Der europäische Konflikt um eine neue Steuer für die Finanzbranche wird schärfer. Die EU-Kommission wandte sich am Donnerstag in Brüssel explizit gegen die deutsch-französische Linie, eine Steuer auf Finanztransaktionen notfalls im europäischen Alleingang einzuführen.

Der für Steuern verantwortliche EU-Kommissar Algirdas Semeta macht gleichzeitig deutlich, dass die Branche nicht auf Schonung hoffen kann: «Der Finanzsektor ist unterbesteuert.»

Der litauische Kommissar sagte, die Finanztransaktionssteuer mache nur auf weltweiter Ebene Sinn. «Der Finanzsektor ist sehr mobil», warnte er. Beim G20-Gipfeltreffen in Toronto im vergangenen Juni hatte sich aber herausgestellt, dass eine Finanztransaktionssteuer global derzeit nicht durchsetzbar ist. Auch Österreich unterstützt eine solche Steuer und machte dazu sogar schon konkrete Vorschläge. Großbritannien und Schweden sind strikt dagegen.

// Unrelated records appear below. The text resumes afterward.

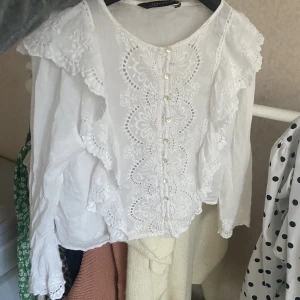 Söt zara blus - Säljer denna söta zara blusen, har inte fått någon andvändning av den, nysckik. Skriv för frågor eller intressen 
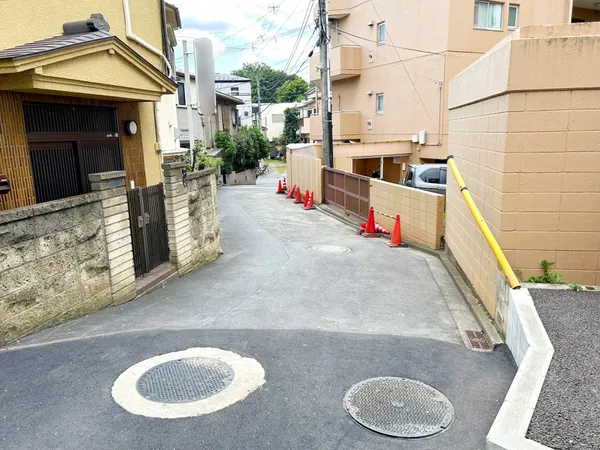 マンション敷地前面道路です。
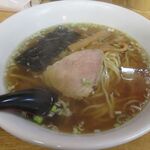 チャイナダイニング 龍 - 醤油ラーメンが　先に到着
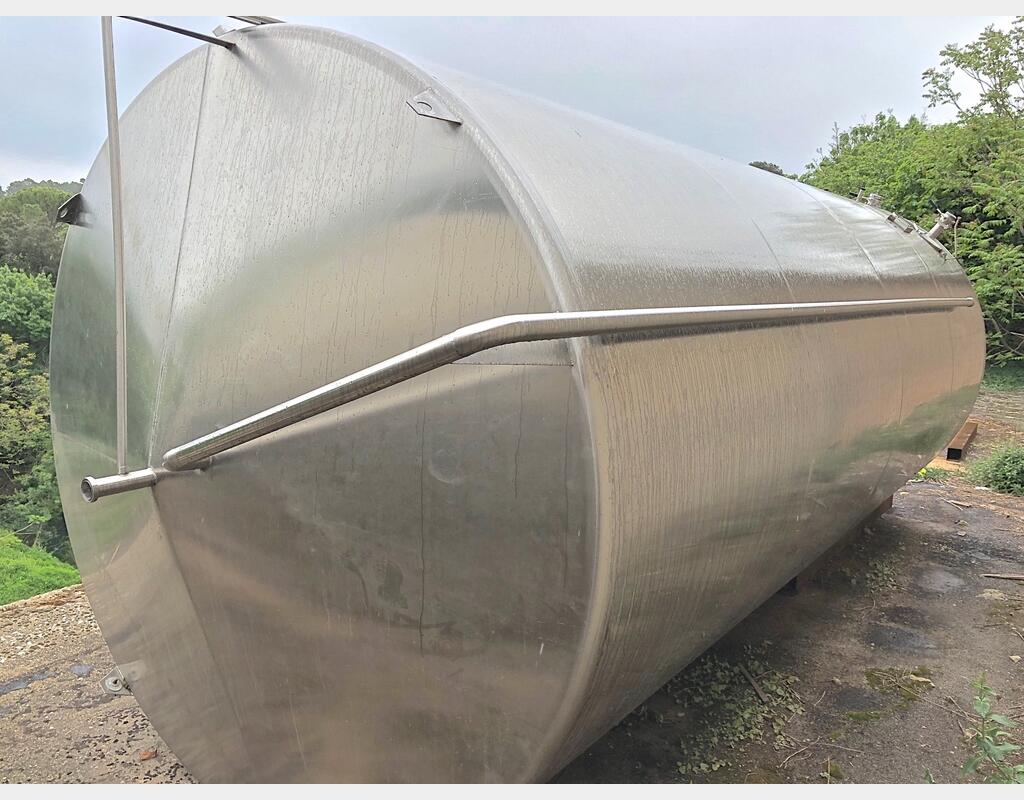 Cuve Inox cylindrique verticale - fond plat de 32 000 litres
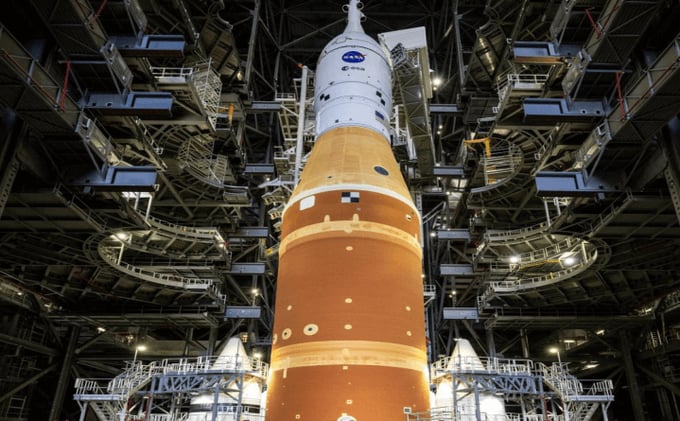 NASA Conducts Final Countdown Test Ahead of Historic Crewed Moon Mission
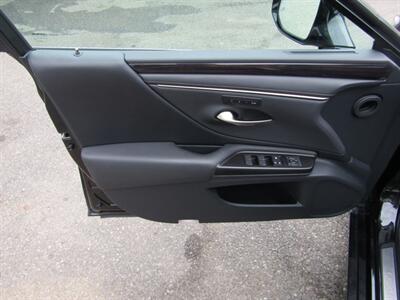 2019 Lexus ES LUX,NAV,COMFORT PKG,SUNROOF,,RVC,SILVER CERTIFIED   - Photo 32 - Haddon Twp, NJ 08107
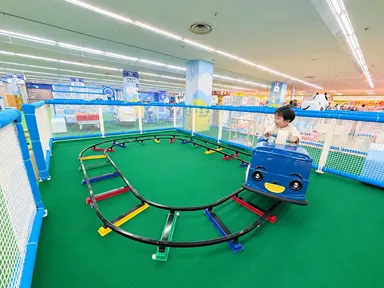 手回しで進む汽車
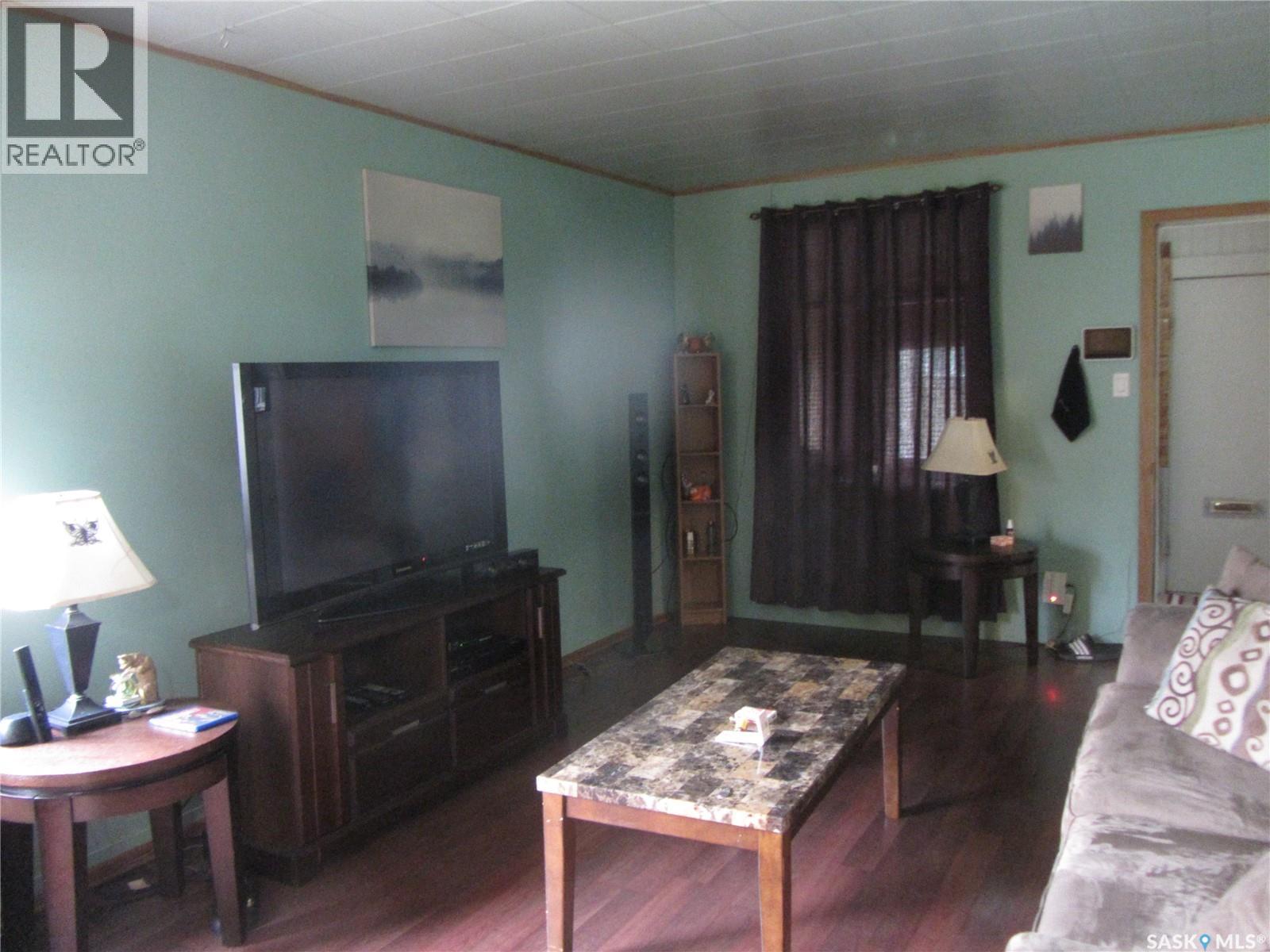 Photo 4 of 916 Weldon Avenue S, Saskatoon SK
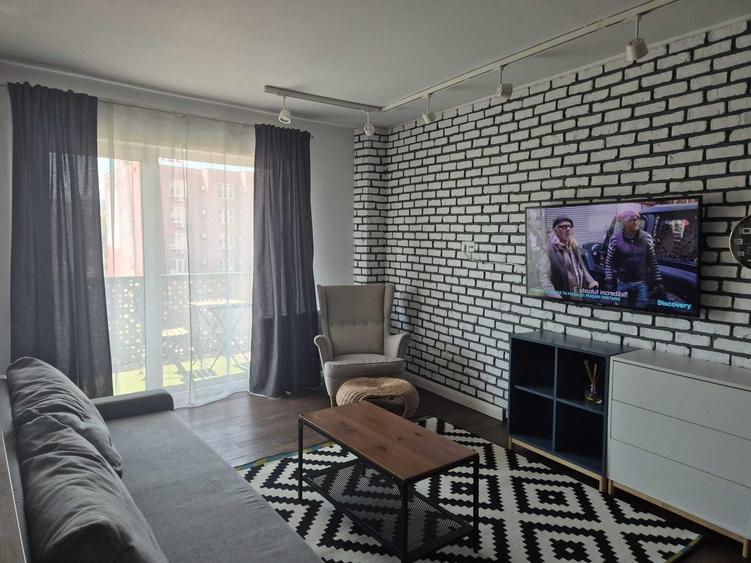 Apartament cu 2 camere semidecomandat în Central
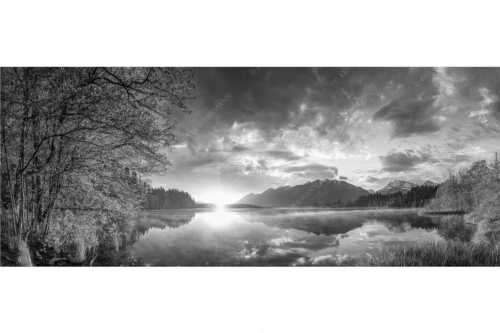 Sonnenaufgang am Barmsee mit Blick zum Soiern- und Karwendelgebirge - Barmseespiegel - Seitenverhältnis 2,5:1 - Barmsee mit Karwendel - weitere Infos unter https://www.kriner-weiermann.de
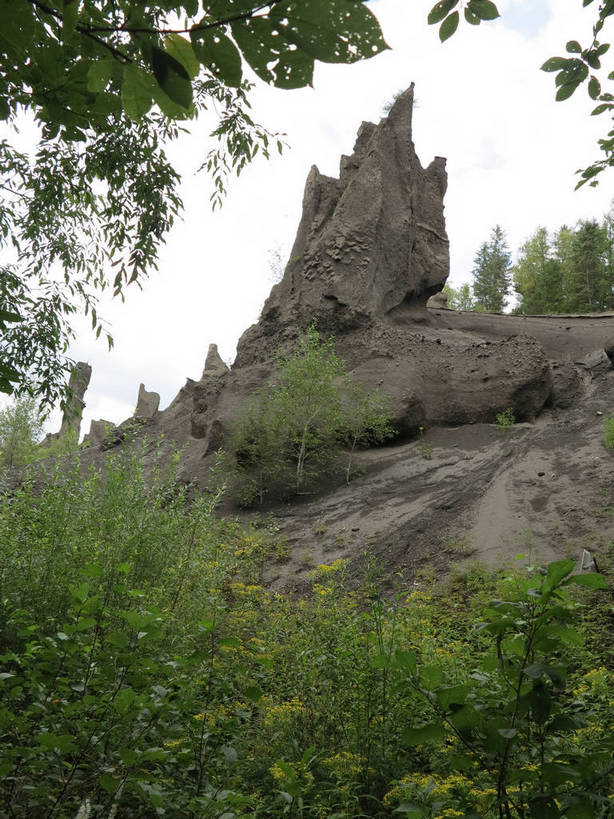 无人,竖图,室外,白天,仰视,旅游,度假,草地,草坪,美景,山,山脉,树林,植物,长白山,中国,亚洲,景观,山峰,山峦,娱乐,草,树,树木,绿色,天空,自然,群山,天,享受,休闲,景色,放松,生长,成长,自然风光,东亚,吉林,吉林省,中华人民共和国,东北地区,吉,彩图,低角度拍摄,长白山脉,shslj1,顺治峰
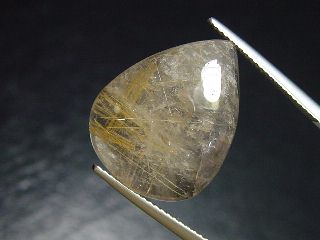 Rutilquarz 17,85 Ct. goldene Rutileinschlüsse Tropfen Cabochon
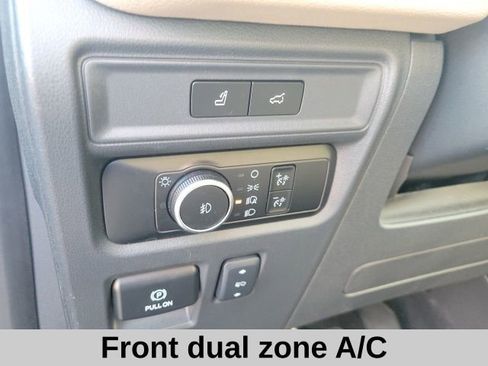 Used 2024 Ford Expedition Limited image 9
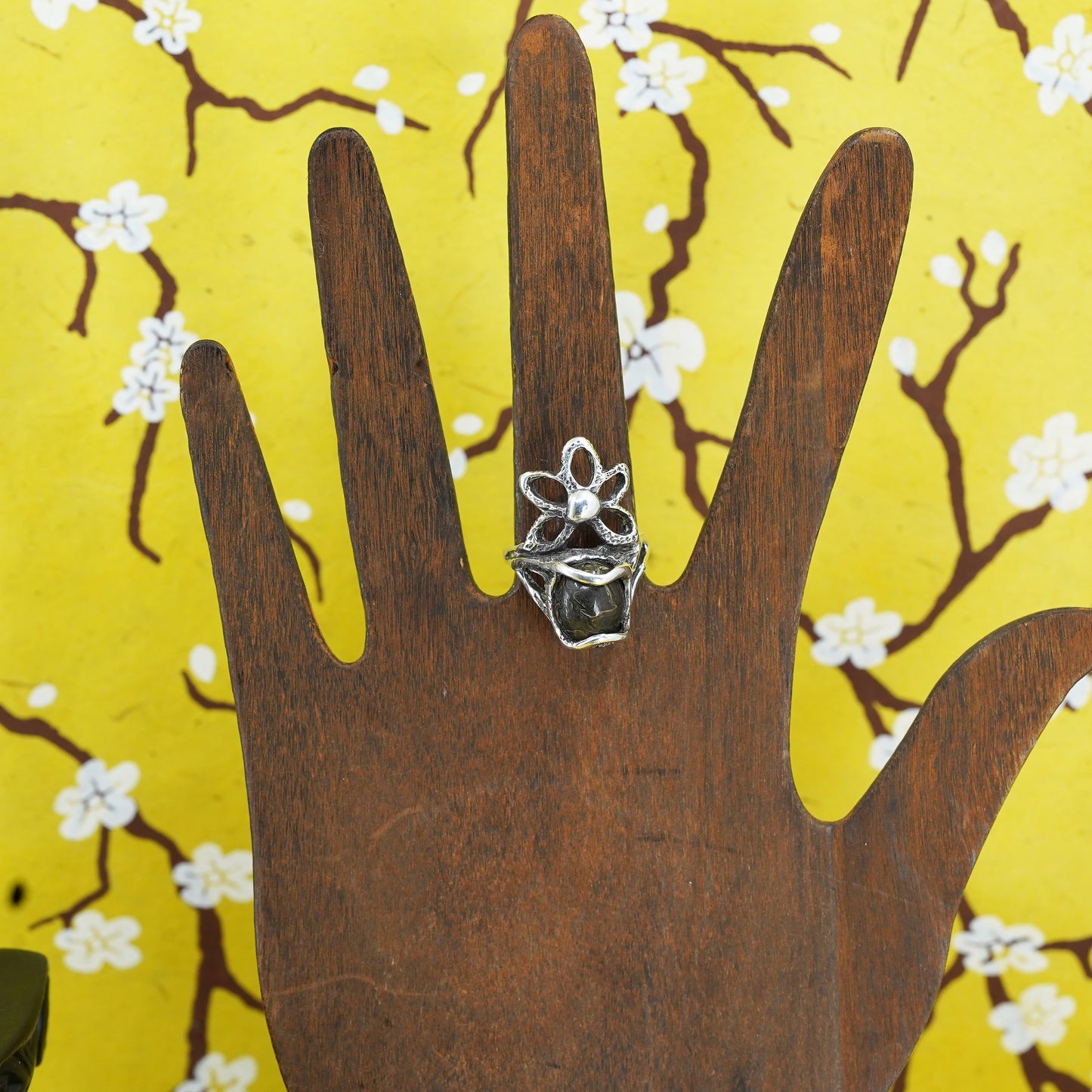 Size 7, vintage Sterling silver handmade ring, 925 flower with jasper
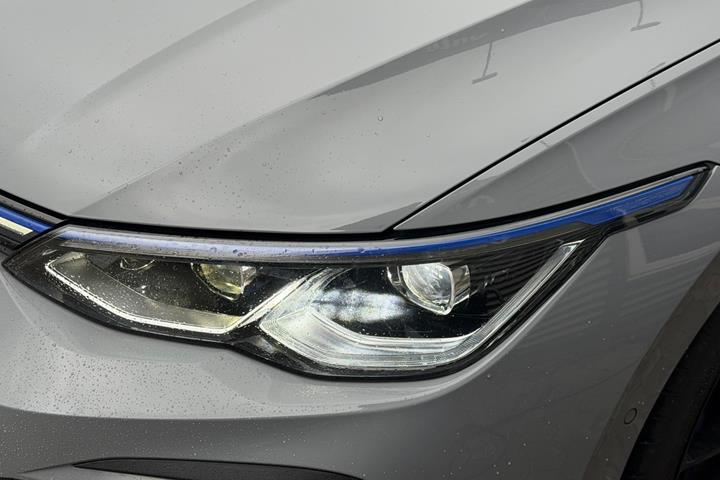 Grå VW Golf VIII fra 2021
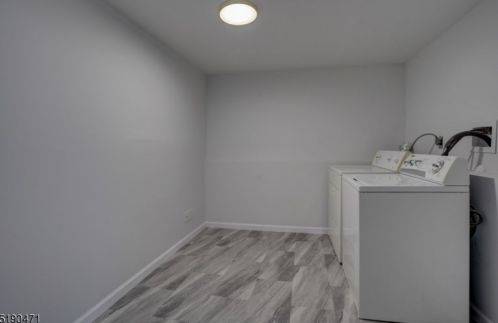 15 Normandy Cir, Hopatcong NJ  07843-1840 exterior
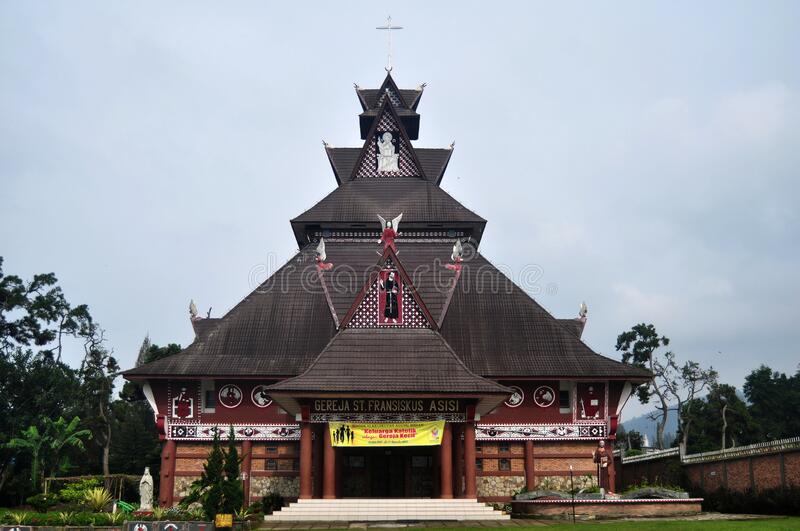 Detail Gambar Gereja Katolik Di Indonesia Nomer 35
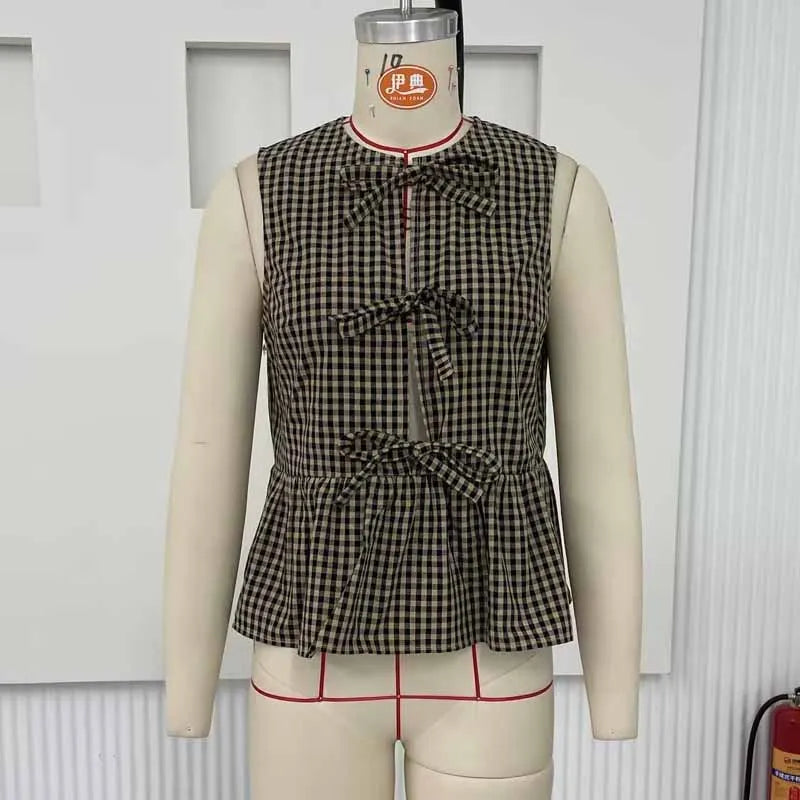 Women's Y2K Peplum Tank Top – Lace-Up Tie Front Sleeveless Crop Shirt with Ruffle Hem and Plaid Pattern for Summer Outfits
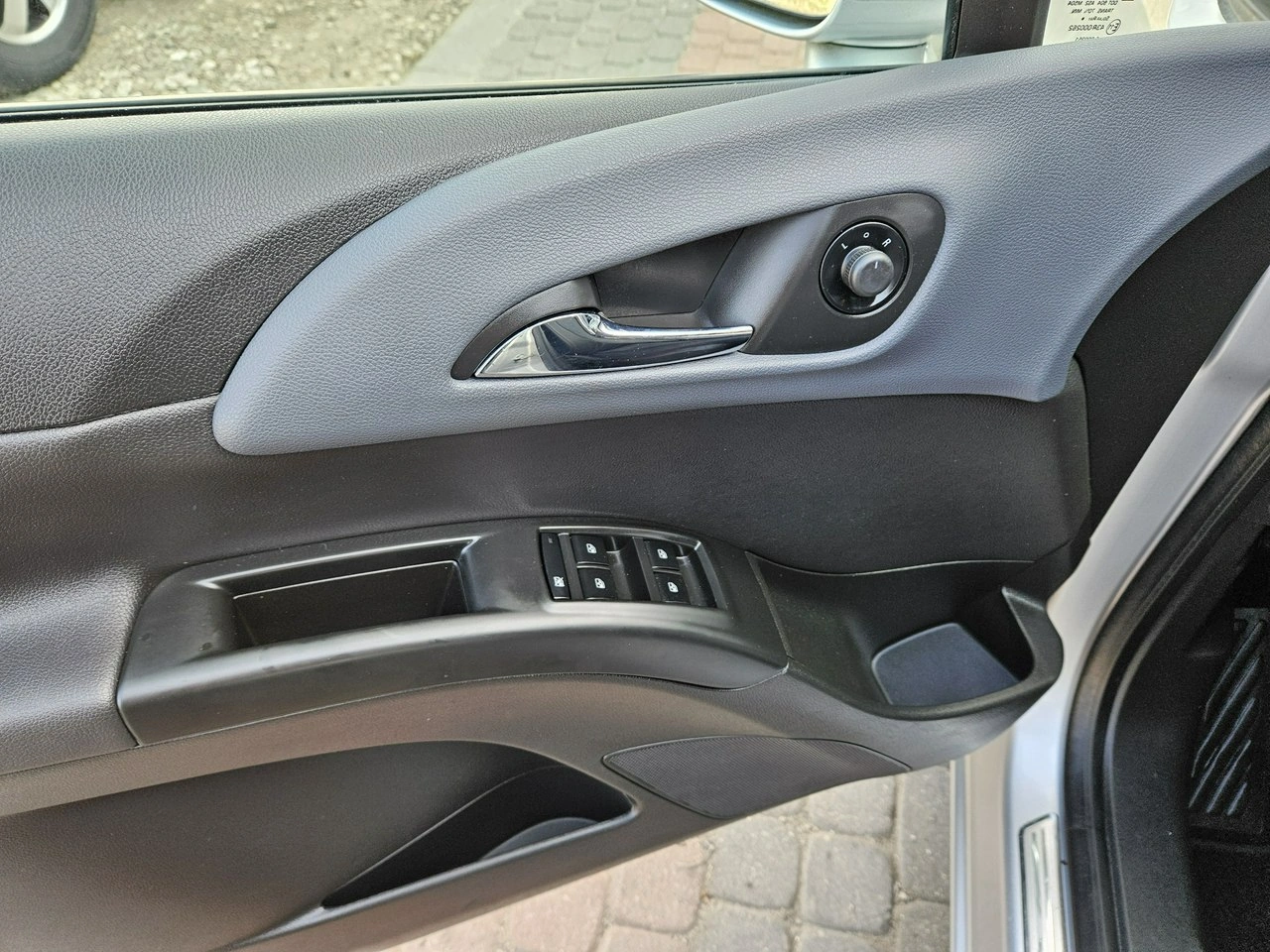 Opel Meriva - Zdjęcie 15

Semeta sagte, auf EU-Ebene mache es nur Sinn, die Gewinne von Finanzinstituten zu besteuern. «Auf diese Weise würden die Unternehmen und nicht, wie bei der Finanztransaktionssteuer, die einzelnen Beteiligten einer Finanztransaktion besteuert.» Eine solche Steuer könnte bis 25 Milliarden Euro im Jahr bringen.

Der Kommissar wird konkrete Vorschläge erst im kommenden Jahr vorlegen. Die Debatte soll am 19. Oktober beim nächsten Treffen der EU-Finanzminister fortgeführt werden. Das Thema wird auch beim EU-Gipfeltreffen Ende des Monats in Brüssel eine Rolle spielen.

Mit einer neuen Besteuerung soll die Geldbranche an den milliardenschweren Kosten der Finanzkrise beteiligt werden. Die Steuerpolitik in der EU ist ein Minenfeld, da einzelne Länder mit ihrem Veto Entscheidungen blockieren können.